Rewrite the items below, changing every "spectator in stands" to "fan in the stands" and leaving everything else unchanged.

======

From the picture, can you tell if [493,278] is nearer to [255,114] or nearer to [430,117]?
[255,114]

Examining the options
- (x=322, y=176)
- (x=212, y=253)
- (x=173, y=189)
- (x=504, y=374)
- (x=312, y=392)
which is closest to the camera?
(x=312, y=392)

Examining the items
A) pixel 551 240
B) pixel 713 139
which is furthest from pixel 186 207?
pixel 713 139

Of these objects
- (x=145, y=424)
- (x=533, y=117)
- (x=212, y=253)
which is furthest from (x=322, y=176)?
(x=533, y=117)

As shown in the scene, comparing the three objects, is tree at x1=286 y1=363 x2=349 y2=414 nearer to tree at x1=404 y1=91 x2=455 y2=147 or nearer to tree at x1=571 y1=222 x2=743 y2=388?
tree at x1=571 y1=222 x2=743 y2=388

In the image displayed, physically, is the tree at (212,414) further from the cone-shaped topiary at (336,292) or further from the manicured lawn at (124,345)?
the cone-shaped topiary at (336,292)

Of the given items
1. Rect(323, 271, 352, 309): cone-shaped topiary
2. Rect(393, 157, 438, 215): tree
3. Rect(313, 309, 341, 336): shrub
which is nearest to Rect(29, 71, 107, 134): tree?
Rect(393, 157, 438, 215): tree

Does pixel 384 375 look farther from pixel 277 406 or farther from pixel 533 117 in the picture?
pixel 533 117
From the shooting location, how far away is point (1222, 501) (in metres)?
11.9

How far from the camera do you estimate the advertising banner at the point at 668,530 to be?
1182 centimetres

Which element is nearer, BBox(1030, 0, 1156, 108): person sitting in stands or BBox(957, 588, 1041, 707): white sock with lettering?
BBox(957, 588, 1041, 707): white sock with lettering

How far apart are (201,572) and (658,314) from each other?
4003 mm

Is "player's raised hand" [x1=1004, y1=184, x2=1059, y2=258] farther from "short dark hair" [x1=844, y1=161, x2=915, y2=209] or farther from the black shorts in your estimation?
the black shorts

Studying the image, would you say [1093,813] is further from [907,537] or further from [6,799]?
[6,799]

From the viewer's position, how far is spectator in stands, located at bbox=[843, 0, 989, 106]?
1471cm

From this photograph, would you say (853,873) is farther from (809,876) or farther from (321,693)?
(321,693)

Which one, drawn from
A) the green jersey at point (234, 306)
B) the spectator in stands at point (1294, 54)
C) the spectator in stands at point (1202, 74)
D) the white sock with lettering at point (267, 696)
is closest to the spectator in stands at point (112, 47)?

======

### Finished exercise
From the picture, can you tell if [493,278] is nearer to [255,114] or nearer to [430,117]?
[255,114]

Examining the options
- (x=322, y=176)
- (x=212, y=253)
- (x=173, y=189)
- (x=504, y=374)
- (x=312, y=392)
which is closest to the camera?
(x=312, y=392)

Examining the items
A) pixel 551 240
B) pixel 713 139
which is furthest from pixel 186 207?
pixel 713 139

Of these objects
- (x=145, y=424)
- (x=533, y=117)
- (x=212, y=253)
which is furthest from (x=322, y=176)?
(x=533, y=117)

As shown in the scene, comparing the three objects, is tree at x1=286 y1=363 x2=349 y2=414 nearer to tree at x1=404 y1=91 x2=455 y2=147 or nearer to tree at x1=571 y1=222 x2=743 y2=388?
tree at x1=571 y1=222 x2=743 y2=388

In the image displayed, physically, is the tree at (212,414) further from the cone-shaped topiary at (336,292) or further from the manicured lawn at (124,345)?
the cone-shaped topiary at (336,292)

Of the given items
1. Rect(323, 271, 352, 309): cone-shaped topiary
2. Rect(393, 157, 438, 215): tree
3. Rect(313, 309, 341, 336): shrub
which is nearest to Rect(29, 71, 107, 134): tree?
Rect(393, 157, 438, 215): tree

Does pixel 384 375 look farther from pixel 277 406 or farther from pixel 533 117 in the picture?
pixel 533 117
From the shooting location, how far away is point (1222, 501) (in metres)?
11.9

How far from the camera do you estimate the advertising banner at the point at 668,530 to be?
1182 centimetres

Which element is nearer, BBox(1030, 0, 1156, 108): person sitting in stands or BBox(957, 588, 1041, 707): white sock with lettering?
BBox(957, 588, 1041, 707): white sock with lettering

How far apart are (201,572) and (658,314) from each other?
4003 mm

Is "player's raised hand" [x1=1004, y1=184, x2=1059, y2=258] farther from "short dark hair" [x1=844, y1=161, x2=915, y2=209] or farther from the black shorts in your estimation?
the black shorts

Studying the image, would you say [1093,813] is further from [907,537] or further from [6,799]?
[6,799]

From the viewer's position, how far is fan in the stands, located at bbox=[843, 0, 989, 106]?
1471cm

From this photograph, would you say (853,873) is farther from (809,876) or farther from (321,693)?
(321,693)

Which one, drawn from
A) the green jersey at point (234, 306)
B) the fan in the stands at point (1294, 54)
C) the fan in the stands at point (1202, 74)
D) the white sock with lettering at point (267, 696)
is closest to the fan in the stands at point (112, 47)?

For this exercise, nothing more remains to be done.